╭─ Input material

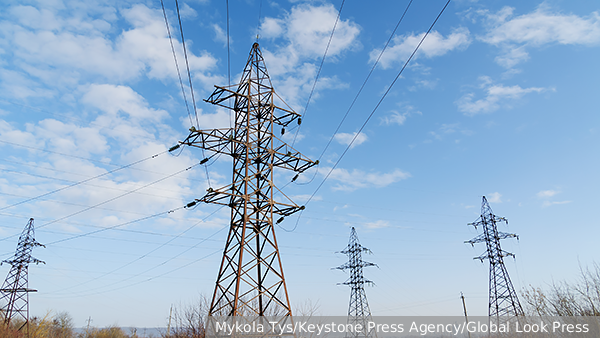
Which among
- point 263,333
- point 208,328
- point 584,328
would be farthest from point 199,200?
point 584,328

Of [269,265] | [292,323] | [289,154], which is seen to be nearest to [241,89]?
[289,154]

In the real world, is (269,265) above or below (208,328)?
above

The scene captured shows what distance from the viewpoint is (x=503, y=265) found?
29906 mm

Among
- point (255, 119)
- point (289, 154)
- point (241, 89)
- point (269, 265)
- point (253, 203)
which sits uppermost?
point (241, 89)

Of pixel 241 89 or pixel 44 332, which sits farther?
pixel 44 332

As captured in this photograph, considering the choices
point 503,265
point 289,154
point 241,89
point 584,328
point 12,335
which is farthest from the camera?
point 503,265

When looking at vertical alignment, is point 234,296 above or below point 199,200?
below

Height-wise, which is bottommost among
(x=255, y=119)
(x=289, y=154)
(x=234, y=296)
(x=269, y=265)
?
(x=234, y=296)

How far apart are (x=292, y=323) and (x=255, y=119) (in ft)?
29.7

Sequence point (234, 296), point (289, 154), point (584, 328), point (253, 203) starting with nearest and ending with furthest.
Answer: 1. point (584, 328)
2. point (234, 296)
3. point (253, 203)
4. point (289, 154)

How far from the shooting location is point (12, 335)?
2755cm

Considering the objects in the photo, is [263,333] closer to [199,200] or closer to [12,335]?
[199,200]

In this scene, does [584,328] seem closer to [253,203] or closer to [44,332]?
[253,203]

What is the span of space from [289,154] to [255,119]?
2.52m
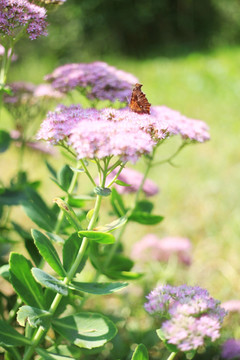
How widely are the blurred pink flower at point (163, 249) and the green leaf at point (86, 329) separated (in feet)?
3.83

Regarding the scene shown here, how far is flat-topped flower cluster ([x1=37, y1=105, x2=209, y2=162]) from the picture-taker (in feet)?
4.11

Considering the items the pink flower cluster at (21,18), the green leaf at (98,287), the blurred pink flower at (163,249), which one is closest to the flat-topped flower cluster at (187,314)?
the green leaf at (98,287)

╰─
╭─ Input material

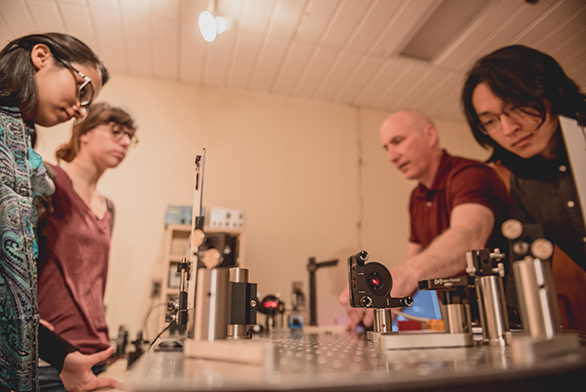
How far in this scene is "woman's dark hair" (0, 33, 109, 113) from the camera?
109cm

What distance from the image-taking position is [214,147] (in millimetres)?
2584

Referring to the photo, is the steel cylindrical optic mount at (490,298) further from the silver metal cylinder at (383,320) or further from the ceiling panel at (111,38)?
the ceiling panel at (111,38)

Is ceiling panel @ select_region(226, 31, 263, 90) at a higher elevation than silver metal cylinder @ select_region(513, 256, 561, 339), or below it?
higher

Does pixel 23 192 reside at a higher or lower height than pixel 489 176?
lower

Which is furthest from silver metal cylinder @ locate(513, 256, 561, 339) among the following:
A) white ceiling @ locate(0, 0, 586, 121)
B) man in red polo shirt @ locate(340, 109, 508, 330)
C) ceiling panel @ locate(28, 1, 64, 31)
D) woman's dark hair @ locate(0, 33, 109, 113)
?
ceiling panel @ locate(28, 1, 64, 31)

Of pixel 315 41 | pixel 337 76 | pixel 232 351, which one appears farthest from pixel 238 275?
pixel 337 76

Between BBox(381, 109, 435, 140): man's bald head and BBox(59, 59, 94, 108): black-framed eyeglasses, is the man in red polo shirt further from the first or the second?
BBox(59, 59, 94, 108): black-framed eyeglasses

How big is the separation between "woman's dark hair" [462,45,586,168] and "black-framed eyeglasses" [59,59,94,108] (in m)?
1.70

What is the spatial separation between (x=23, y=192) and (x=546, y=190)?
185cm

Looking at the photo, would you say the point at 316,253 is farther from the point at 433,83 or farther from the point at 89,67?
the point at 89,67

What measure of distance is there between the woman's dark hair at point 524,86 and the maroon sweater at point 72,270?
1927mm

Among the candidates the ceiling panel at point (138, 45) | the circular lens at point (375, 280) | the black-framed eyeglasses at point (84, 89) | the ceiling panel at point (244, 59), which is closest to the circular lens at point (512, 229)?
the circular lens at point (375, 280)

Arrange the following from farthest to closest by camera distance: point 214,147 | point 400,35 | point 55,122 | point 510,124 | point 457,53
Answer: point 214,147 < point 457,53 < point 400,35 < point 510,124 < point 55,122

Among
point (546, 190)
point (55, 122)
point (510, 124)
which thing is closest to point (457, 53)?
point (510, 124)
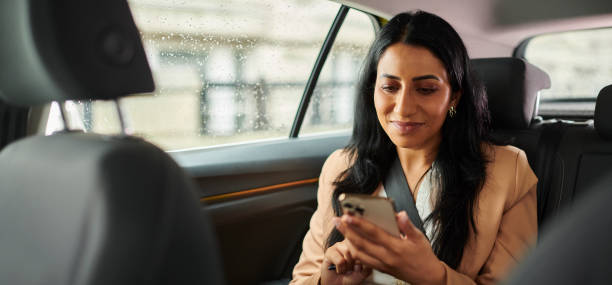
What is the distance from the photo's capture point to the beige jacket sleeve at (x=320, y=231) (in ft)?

╰─

Goal. Count the lines in the rows above that contain the string "below", with case counting. Give only the number.

Reply to the exercise. 4